Email: [email protected]
Received : Jan 24, 2025
Accepted : Feb 12, 2025
Published : Feb 19, 2025
Archived : www.jcimcr.org
Copyright : © Coelho I (2025).
Jugular Vein Phlebectasia is a benign cause for cervical mass in pediatric patients. Usually asymptomatic and of idiopathic origin it can be diagnosed with ultrasound. Conservative treatment is usually advised if no symptoms or psycological concerns are present. Albeight rare, its benign course warrants knowledge to avoid unnecessary interventions.
Keywords: Vascular malformation; Jugular veins; Congenital abnormalities; Ultrasonography.
A 3-year-old boy with no significant past medical history presented to the emergency department for evaluation of acute nasopharyngitis. On observation, a pulsatile left lateral cervical mass was noted (Figure 1).

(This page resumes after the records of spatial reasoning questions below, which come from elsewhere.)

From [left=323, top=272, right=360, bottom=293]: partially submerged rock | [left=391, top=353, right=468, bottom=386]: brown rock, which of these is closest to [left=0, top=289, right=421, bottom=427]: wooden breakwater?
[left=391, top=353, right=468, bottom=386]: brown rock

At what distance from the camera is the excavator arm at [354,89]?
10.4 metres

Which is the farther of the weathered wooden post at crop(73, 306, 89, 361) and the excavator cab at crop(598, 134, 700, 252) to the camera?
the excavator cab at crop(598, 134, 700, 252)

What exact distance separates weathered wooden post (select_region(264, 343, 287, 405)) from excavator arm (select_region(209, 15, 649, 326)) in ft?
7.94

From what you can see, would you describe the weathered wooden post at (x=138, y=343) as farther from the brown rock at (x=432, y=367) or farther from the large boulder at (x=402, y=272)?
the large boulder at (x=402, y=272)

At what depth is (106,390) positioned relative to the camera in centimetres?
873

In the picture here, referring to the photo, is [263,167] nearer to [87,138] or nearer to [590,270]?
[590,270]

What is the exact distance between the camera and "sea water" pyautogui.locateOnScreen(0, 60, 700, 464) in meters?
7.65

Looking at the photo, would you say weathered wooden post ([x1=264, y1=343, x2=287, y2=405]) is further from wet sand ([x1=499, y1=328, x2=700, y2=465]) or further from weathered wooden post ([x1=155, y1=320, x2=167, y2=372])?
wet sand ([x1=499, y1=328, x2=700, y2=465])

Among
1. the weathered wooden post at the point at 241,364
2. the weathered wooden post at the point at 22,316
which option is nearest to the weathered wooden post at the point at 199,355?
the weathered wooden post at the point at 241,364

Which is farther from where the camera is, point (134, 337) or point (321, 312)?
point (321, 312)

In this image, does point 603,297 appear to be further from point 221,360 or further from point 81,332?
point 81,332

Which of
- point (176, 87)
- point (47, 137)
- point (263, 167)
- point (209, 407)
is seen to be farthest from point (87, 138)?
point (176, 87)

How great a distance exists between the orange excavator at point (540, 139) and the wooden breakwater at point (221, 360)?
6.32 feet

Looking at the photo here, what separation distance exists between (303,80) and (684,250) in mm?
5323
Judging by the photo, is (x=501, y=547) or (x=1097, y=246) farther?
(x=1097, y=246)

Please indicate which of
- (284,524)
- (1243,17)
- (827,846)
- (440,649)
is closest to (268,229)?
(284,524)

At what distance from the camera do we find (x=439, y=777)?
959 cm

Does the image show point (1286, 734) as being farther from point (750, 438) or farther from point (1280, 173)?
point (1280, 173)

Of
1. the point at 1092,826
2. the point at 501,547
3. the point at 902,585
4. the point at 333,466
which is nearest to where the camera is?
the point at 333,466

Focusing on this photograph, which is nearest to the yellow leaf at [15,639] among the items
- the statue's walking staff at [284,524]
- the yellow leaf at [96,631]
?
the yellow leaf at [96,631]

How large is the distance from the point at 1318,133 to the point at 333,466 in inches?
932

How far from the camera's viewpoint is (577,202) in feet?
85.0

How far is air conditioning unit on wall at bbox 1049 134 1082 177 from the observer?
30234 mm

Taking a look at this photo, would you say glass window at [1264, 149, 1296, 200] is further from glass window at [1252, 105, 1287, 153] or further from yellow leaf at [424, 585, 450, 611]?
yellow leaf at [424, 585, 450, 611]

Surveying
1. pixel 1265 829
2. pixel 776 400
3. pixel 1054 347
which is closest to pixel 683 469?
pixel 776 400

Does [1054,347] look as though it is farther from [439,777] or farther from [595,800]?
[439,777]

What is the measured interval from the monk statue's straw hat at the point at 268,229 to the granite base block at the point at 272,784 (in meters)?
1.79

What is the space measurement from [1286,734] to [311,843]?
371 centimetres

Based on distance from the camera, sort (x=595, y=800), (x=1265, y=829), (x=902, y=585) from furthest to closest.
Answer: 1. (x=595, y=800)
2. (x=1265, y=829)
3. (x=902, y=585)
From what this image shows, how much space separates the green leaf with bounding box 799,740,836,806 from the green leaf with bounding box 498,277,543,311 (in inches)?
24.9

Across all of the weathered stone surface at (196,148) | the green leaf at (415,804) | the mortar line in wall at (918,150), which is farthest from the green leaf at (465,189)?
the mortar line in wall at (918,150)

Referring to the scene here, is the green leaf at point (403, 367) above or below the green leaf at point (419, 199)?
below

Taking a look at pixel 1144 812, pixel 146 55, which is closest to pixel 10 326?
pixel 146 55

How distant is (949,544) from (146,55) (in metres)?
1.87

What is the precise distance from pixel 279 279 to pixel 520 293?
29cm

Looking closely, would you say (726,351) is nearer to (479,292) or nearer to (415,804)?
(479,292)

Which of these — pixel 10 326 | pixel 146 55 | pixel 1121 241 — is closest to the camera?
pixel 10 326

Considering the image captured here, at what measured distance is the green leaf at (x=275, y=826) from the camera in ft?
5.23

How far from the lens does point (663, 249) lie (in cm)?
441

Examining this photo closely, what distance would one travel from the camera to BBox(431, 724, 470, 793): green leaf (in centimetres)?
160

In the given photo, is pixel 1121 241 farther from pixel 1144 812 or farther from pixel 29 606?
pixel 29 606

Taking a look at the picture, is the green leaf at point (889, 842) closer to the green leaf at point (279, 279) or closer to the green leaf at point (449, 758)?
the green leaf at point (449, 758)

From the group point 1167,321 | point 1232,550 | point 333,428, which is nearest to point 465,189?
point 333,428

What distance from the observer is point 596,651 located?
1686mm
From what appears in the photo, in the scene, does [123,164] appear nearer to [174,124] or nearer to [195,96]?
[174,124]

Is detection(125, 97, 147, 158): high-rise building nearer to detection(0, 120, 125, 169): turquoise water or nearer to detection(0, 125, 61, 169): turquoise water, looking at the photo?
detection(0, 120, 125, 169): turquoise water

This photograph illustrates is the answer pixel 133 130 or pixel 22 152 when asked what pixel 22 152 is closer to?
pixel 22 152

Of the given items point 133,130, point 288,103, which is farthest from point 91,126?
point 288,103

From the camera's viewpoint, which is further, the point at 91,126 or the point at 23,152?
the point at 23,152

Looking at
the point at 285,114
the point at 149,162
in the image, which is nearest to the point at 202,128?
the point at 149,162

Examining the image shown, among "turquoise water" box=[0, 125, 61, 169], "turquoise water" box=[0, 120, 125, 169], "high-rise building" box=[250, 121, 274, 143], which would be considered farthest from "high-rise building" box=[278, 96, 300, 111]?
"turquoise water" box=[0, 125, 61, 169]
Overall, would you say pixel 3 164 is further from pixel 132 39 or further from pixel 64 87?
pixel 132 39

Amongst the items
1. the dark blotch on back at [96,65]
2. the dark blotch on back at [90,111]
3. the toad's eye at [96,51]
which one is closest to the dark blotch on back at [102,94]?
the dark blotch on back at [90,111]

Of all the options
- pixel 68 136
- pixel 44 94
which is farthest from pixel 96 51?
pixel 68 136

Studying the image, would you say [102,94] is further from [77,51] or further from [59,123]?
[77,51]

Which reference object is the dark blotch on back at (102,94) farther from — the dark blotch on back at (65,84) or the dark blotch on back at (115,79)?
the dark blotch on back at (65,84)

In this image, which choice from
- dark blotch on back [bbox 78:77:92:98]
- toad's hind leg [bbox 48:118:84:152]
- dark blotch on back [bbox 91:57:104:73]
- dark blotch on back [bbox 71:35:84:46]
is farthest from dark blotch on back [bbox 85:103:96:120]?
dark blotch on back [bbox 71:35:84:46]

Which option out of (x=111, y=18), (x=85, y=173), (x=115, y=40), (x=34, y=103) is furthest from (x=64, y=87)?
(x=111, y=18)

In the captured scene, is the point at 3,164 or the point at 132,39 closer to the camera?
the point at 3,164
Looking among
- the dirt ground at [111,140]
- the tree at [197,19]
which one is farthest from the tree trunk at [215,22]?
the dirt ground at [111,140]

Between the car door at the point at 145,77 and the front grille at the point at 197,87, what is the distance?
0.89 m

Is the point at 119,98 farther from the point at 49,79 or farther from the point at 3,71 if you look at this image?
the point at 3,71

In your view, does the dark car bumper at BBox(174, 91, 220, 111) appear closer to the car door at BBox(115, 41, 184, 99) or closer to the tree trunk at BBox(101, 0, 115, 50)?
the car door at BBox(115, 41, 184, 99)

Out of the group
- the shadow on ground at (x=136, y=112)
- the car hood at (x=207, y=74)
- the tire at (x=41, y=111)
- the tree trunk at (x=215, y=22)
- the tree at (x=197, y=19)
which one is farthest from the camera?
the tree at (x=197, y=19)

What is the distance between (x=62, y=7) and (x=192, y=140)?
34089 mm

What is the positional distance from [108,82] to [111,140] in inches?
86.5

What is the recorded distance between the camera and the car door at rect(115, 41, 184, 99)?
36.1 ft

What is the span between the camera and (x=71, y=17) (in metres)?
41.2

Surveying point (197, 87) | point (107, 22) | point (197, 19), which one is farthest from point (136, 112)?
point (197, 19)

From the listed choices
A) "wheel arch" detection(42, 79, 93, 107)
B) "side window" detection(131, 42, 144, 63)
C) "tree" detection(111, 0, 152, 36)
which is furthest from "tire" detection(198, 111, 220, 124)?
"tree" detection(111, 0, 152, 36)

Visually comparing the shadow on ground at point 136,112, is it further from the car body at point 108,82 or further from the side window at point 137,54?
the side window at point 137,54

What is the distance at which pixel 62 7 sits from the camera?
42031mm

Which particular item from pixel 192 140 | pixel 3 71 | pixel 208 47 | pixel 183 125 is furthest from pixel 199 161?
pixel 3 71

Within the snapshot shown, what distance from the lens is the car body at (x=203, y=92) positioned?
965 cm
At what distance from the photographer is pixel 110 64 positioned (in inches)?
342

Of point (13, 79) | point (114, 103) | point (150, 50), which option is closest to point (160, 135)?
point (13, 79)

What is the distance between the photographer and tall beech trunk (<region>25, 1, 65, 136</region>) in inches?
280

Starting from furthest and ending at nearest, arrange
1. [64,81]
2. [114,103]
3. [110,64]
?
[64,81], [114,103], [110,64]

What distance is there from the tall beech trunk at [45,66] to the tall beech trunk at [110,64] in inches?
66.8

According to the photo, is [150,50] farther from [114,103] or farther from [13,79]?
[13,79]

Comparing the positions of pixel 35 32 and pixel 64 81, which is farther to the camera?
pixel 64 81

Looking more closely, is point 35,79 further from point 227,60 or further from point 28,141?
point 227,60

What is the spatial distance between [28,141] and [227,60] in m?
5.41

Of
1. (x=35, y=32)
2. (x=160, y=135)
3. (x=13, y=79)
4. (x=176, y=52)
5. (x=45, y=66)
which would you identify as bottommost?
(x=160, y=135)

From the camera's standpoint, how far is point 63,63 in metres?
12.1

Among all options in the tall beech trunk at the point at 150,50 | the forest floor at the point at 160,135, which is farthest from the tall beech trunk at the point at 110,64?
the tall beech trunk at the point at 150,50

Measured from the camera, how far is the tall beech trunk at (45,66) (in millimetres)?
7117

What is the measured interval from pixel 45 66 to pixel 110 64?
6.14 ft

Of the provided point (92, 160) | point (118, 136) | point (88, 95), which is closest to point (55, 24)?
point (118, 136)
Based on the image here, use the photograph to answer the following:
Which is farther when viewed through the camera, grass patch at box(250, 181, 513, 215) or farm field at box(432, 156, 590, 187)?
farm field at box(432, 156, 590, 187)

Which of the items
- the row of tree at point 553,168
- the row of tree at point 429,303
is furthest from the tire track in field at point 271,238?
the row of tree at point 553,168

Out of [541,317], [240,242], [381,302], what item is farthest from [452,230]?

The boy’s mother reported the presence of this mass since birth, with no associated symptoms or history of recurrent infections, trauma or previous surgery.
On further examination a compressible mass with visible pulsatility was observed. There was no palpable pulse, thrill, or audible bruit. The mass exhibited engorgement while speaking or other Valsalva maneuvers. A cervical vascular ultrasound demonstrated fusiform dilation of the internal jugular vein with no luminal thrombus, compressible throughout the neck extension (Figure 2). Normal contralateral exam. Transthoracic echocardiography, performed to exclude associated venous anoma- lies, was unremarkable.
Jugular vein phlebectasia is a rare congenital anomaly characterized by isolated fusiform dilation of a venous segment [1]. It can alternatively occur after iatrogenic actions, as vascular catheterization or neck surgery, or trauma, inflammation or degenerative disease [3]. It is often asymptomatic and discovered incidentally but warrants differentiation from other cervical masses, such as laryngoceles, lymphatic malformations, hemangioma or superior mediastinal tumors (e.g., cystic hygromas) [1,2]. Imaging studies, particularly ultrasonography, are essential for accurate diagnosis and treatment decision [3].
Conservative approach is the norm, leaving surgical intervention for symptomatic cases or those with significant cosmetic or psychological concerns [3]. Misdiagnosis can lead to unnecessary invasive investigations or treatments, emphasizing the need for awareness of this benign condition among clinicians.
This case underscores the importance of recognizing jugular vein ectasia as a rare but benign entity. Prompt identification through clinical evaluation and imaging can prevent misdiagnosis and reassure caregivers of its non-threatening nature.